Methods: Forty consecutive patients (25 men and 15 women; mean [SD] age 64  years) referred for staging of malignancy were prospectively included in this single-center, Institutional Review Board-approved study. Imaging using trimodality PET/CT-MR setup (full ring, time-of-flight PET/CT and 3-T whole-body MR imager) comprised PET, low-dose CT for anatomic referencing/attenuation correction of PET, and MR imaging with 3D dual-echo GRE pulse sequence, allowing the reconstruction of water-only (WO) and in-phase (IP) images. Two blinded and independent readers assessed all images randomly for the presence, the location, and the size of pulmonary nodules. Detection rates, defined as the proportion of screened participants with at least 1 pulmonary nodule, were compared between low-dose CT and MR imaging including both WO and IP images.

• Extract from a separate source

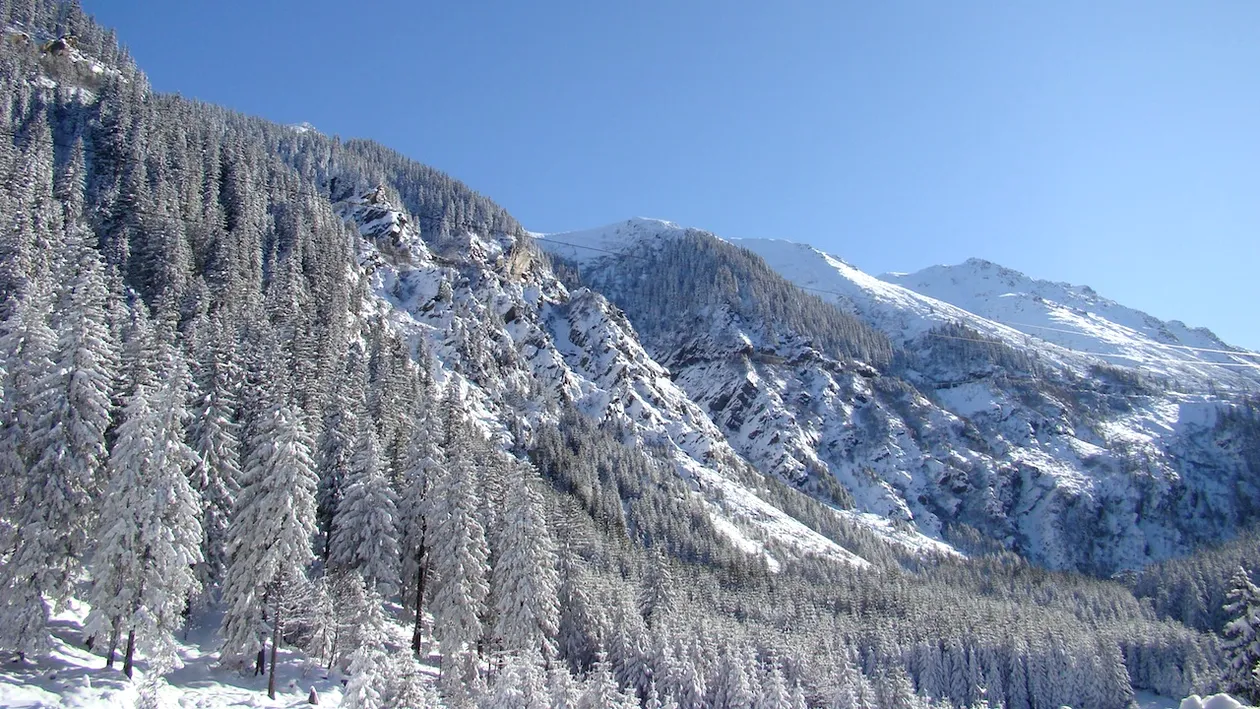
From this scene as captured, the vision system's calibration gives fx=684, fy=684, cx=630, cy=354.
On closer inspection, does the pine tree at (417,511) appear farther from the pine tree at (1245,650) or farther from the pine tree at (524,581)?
the pine tree at (1245,650)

Results: Inter-reader agreements were high regarding the location (k = 0.93-0.98) and the size of pulmonary nodules (intraclass correlation analysis = 0.94-0.98) in CT and in MR imaging. Computed tomographic scans revealed 66 pulmonary nodules in 34 of the 40 patients (85%), whereas WO and IP images showed 56 and 58 pulmonary nodules in 33 of the 40 patients (83%), respectively. The detection rates of CT and MR imaging were similar (P's >; 0.05) regarding all nodules, 18F-Fluordesoxyglucose-positive pulmonary nodules, and 18F-Fluordesoxyglucose-negative pulmonary nodules. The size of pulmonary nodules was significantly smaller on WO (P <; 0.05; mean difference, 3 mm; 95% confidence interval, - 13 to 18 mm) and IP images (P <; 0.001; mean difference, 4 mm; 95% confidence interval, -5 to 12 mm) compared with in CT.

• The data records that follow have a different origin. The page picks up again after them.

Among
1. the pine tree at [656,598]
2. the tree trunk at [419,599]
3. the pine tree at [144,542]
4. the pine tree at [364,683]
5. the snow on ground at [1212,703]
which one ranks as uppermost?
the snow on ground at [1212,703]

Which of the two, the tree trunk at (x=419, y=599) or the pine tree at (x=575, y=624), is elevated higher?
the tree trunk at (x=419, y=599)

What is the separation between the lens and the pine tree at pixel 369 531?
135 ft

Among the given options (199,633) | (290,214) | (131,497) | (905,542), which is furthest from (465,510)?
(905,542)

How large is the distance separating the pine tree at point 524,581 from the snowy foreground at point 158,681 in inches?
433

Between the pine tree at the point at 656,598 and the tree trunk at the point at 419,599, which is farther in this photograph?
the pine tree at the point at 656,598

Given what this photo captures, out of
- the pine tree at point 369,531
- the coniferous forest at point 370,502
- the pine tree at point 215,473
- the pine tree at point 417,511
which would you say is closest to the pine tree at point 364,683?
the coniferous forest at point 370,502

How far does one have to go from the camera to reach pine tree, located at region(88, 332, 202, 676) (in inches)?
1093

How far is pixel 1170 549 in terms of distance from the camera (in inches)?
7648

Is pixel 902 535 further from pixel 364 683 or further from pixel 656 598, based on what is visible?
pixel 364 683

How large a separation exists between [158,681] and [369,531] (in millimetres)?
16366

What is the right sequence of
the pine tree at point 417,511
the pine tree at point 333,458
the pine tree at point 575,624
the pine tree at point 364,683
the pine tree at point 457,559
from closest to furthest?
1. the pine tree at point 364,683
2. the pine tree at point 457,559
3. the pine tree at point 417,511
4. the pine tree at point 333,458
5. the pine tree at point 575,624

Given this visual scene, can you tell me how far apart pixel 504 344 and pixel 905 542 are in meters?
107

Conclusions: Our study indicates that a 3D Dixon-based, dual-echo GRE pulse sequence might be suitable for lung imaging in clinical whole-body PET/MR examinations. Although the detection rates were lower, there was no statistically significant difference on a patient-based evaluation concerning detection rates of pulmonary nodules compared with low-dose CT. Assessment of nodule location can be performed equally well with MR imaging.